**What needs to be done:**
Below you will find a set of lines. Repeat them all exactly.

**Dataset extract:**
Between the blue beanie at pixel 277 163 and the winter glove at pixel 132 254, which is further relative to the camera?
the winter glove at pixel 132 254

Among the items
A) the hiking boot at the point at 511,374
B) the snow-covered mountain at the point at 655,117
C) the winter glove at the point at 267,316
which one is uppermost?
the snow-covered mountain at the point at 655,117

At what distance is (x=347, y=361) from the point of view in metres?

**Written response:**
Between the blue beanie at pixel 277 163 and the winter glove at pixel 132 254, which is further relative to the camera?
the winter glove at pixel 132 254

Among the items
A) the hiking boot at the point at 511,374
B) the snow-covered mountain at the point at 655,117
C) the winter glove at the point at 267,316
which one is uppermost?
the snow-covered mountain at the point at 655,117

At what distance is (x=347, y=361) from the point of view in metres?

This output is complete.